In an early morning address from the White House, President Donald Trump made a series of unsubstantiated claims, including that the election was “a fraud on the American public,” and that “we did win the election.” He also noted that he wanted to halt ballot counting and put the outcome of the election in the hands of the Supreme Court (where six of nine appointees are Republican).

This false victory declaration led several major U.S. news networks to cut away from Trump’s remarks in order to reiterate that the election did not yet have a winner. Fox News’s Chris Wallace noted that Trump’s comments “threw a match” into an “incredibly flammable situation,” while fellow Republican Chris Christie—who helped Trump with debate prep—was similarly alarmed. “It’s a bad strategic decision. It’s a bad political decision.”

2. Biden urged patience

In an early morning address in Delaware, Biden told supporters that he is “optimistic about the outcome,” and noted that the election wasn’t over “until every vote was counted.”

Based on current projections, Biden currently has a narrow lead over Trump in electoral college seats—the winning candidate needs 270—but that number varies among news outlets and with millions of votes yet to be counted, results remain too close to call.

3. The Squad retained its seats

All four Democratic congresswomen informally known as the Squad—Ilhan Omar of Minnesota, Alexandria Ocasio-Cortez of New York, Rashida Tlaib of Michigan and Ayanna Pressley of Massachusetts won re-election.

“Thank you to the Bronx and Queens for re-electing me to the House despite the millions spent against us, and trusting me to represent you once more,” Ocasio-Cortez said, while acknowledging that “we have work to do” in terms of “Democratic vulnerabilities with Latinos.”

4. The Senate race is a dead heat

A governing party needs a majority in the Senate to pass legislation. On Wednesday morning, the Democrats and the Republicans were locked in a dead heat for control of the Senate, with former astronaut and Democratic candidate Mark Kelly picking up an Arizona seat from the Republican candidate, Martha McSally. As of Wednesday morning, “[Democrats’] path to seizing the Senate majority from Republicans was rapidly narrowing as the two parties continued to fight for control of the levers of power in Congress with the fate of the presidency still uncertain,” according to the New York Times. Bottom line: Control of the Senate will come down to races in Alaska, Michigan, North Carolina and Maine.

5. The Democrats appear to hold onto the House

The Democrats won control of the House of Representatives in the 2018 midterm elections. On Wednesday morning, the Democrats appeared to hold on to their majority in the House. But, as the Washington Post reported, “the party looked set to fall drastically short of its bullish predictions that it would cut deep into Trump country to grow its majority.”

What’s next

Mail-in votes—which are expected to be largely in favour of the Democrats—will continue to be counted for several days. (In many states, like Ohio, mail-in-votes can continue to be received for days after the election.)

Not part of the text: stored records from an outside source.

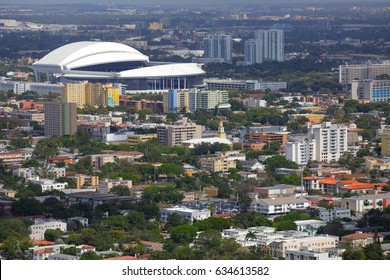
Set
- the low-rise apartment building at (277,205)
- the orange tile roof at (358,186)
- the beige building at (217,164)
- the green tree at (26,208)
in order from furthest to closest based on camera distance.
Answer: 1. the beige building at (217,164)
2. the orange tile roof at (358,186)
3. the low-rise apartment building at (277,205)
4. the green tree at (26,208)

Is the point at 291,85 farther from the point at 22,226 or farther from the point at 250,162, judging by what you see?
the point at 22,226

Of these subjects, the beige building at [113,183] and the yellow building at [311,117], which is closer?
the beige building at [113,183]

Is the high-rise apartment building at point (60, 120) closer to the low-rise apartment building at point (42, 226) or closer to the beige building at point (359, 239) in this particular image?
the low-rise apartment building at point (42, 226)

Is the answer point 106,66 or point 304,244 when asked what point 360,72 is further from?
point 304,244

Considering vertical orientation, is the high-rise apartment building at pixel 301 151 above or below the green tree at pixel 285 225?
below

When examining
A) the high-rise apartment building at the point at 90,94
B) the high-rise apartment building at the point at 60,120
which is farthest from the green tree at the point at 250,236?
the high-rise apartment building at the point at 90,94

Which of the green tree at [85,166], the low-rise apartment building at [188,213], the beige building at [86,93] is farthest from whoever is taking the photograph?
the beige building at [86,93]

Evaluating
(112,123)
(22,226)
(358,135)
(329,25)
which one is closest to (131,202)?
(22,226)

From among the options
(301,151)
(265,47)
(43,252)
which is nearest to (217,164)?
(301,151)
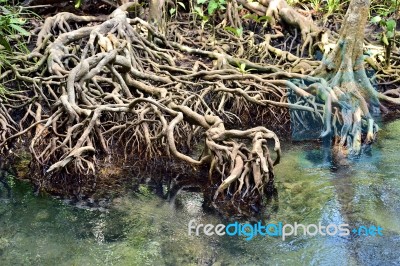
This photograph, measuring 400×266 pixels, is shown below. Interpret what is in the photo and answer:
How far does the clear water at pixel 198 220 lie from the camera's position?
14.6ft

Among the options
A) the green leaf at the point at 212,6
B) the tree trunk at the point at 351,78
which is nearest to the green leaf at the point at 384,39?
the tree trunk at the point at 351,78

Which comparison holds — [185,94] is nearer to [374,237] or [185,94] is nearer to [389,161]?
[389,161]

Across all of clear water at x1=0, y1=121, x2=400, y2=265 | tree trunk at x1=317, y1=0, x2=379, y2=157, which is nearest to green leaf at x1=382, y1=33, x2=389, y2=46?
tree trunk at x1=317, y1=0, x2=379, y2=157

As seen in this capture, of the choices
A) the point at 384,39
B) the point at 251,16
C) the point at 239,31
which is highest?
the point at 384,39

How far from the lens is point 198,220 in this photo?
5.09 metres

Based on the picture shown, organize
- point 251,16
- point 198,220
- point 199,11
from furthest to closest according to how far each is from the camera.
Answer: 1. point 251,16
2. point 199,11
3. point 198,220

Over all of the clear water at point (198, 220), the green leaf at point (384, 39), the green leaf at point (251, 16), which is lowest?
the clear water at point (198, 220)

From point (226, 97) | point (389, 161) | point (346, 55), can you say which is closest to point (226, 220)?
point (389, 161)

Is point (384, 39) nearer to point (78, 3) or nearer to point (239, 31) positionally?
point (239, 31)

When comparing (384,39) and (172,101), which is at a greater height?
(384,39)

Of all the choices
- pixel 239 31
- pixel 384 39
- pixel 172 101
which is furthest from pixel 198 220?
pixel 384 39

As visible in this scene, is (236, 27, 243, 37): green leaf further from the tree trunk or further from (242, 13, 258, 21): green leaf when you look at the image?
the tree trunk

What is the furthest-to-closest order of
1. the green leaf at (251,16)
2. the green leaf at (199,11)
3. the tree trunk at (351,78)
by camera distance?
1. the green leaf at (251,16)
2. the green leaf at (199,11)
3. the tree trunk at (351,78)

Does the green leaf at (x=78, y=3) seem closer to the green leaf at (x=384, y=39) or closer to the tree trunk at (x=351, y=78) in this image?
the tree trunk at (x=351, y=78)
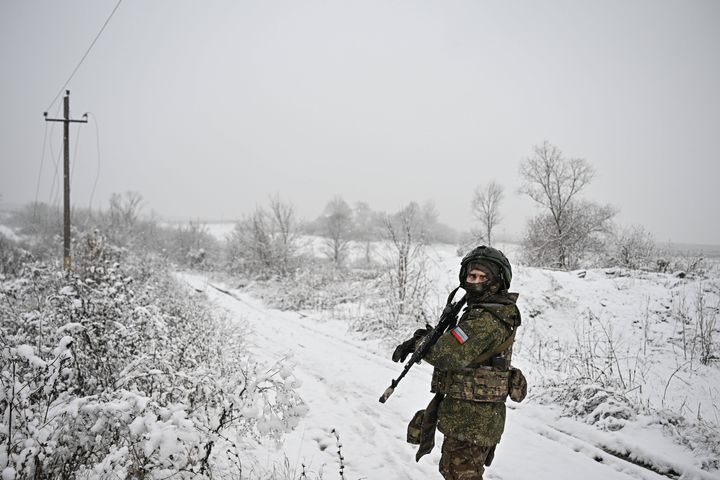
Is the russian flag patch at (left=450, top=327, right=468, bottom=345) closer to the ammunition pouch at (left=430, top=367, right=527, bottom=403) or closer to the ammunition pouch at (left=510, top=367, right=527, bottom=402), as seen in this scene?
the ammunition pouch at (left=430, top=367, right=527, bottom=403)

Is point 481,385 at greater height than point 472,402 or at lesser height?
greater

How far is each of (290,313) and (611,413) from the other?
11.1m

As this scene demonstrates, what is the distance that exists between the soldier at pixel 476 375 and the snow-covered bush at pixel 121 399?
4.00ft

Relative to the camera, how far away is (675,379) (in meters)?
5.62

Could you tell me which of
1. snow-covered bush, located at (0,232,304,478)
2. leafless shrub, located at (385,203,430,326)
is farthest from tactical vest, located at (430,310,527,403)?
leafless shrub, located at (385,203,430,326)

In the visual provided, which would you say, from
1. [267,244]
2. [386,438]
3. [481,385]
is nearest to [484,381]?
[481,385]

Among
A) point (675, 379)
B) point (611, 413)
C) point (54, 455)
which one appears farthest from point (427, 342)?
point (675, 379)

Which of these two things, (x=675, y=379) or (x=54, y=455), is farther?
(x=675, y=379)

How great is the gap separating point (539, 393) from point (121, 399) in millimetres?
5680

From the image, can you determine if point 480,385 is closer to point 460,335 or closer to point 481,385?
point 481,385

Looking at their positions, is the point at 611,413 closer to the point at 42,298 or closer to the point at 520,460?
the point at 520,460

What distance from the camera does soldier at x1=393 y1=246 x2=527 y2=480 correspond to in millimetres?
2453

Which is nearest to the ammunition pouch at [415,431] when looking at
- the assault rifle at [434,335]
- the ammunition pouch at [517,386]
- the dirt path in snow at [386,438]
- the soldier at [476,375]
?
the soldier at [476,375]

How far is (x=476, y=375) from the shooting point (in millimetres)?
2545
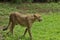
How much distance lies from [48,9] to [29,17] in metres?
7.87

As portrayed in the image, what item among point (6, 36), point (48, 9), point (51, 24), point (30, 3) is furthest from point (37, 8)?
point (6, 36)

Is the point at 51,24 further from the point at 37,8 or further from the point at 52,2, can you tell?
the point at 52,2

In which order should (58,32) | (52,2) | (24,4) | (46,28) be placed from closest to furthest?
1. (58,32)
2. (46,28)
3. (24,4)
4. (52,2)

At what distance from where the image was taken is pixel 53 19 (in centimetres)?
1327

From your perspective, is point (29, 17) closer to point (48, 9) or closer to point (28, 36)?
point (28, 36)

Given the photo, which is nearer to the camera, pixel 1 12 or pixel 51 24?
pixel 51 24

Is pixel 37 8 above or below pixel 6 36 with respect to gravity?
below

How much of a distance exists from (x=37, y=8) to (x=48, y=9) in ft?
2.52

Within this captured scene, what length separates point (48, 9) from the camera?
656 inches

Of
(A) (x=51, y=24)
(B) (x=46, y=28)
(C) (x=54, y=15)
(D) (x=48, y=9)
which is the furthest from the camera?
(D) (x=48, y=9)

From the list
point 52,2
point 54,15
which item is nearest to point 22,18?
point 54,15

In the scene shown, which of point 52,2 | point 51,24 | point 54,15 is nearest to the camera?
point 51,24

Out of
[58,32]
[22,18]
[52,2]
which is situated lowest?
[52,2]

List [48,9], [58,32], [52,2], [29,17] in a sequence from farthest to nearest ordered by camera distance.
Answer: [52,2] → [48,9] → [58,32] → [29,17]
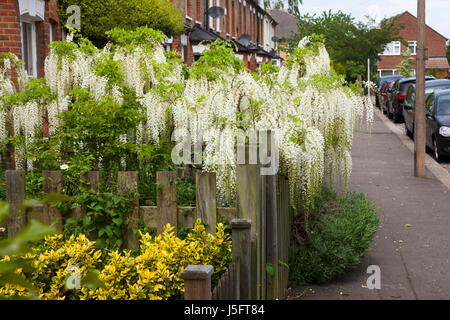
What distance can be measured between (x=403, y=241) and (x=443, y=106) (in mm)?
9854

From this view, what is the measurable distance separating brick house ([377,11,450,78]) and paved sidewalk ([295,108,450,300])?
7101cm

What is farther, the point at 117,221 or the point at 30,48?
the point at 30,48

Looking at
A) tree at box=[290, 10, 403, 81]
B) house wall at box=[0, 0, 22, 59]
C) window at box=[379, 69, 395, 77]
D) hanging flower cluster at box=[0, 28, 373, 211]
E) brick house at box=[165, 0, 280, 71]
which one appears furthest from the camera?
window at box=[379, 69, 395, 77]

If the results remain too close to call and legal challenges are mounted, the Supreme Court will have to get involved—meaning it will take weeks longer before a winner is declared. (Remember Gore v. Bush? It took 36 days following the 2000 U.S. election for George W. Bush to be named president, after the Supreme Court voted against a recount requested by Al Gore’s Democrats. Fun times!)